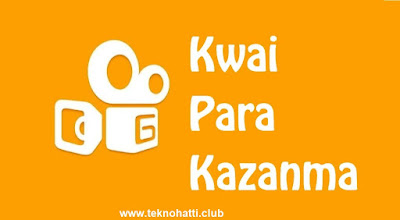 Kwai ile Günde 500₺ Para Kazan - 2022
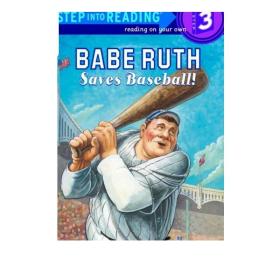 Babe Ruth Saves Baseball! 进阶式阅读丛书: 鲁斯拯救比赛！ 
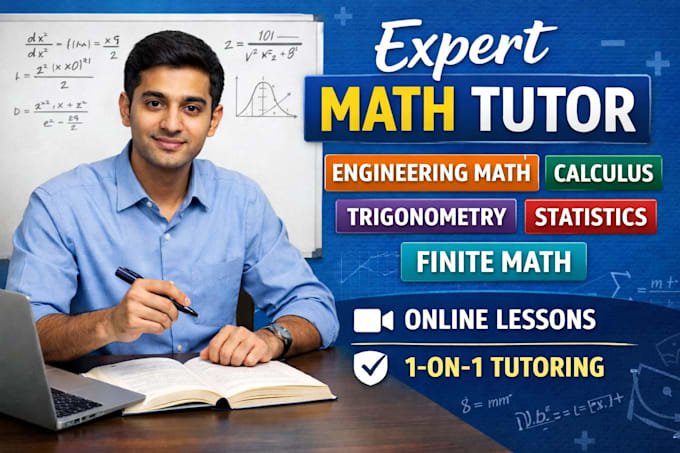 tutor business math, advanced engineering mathematics, statistics, calculus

= EXERCISE BRIEF =
Leaving the pictures out, write out all the material above exactly.

= ANSWER TO THIS TASK =
 Kwai ile Günde 500₺ Para Kazan - 2022
 Babe Ruth Saves Baseball! 进阶式阅读丛书: 鲁斯拯救比赛！ 
 tutor business math, advanced engineering mathematics, statistics, calculus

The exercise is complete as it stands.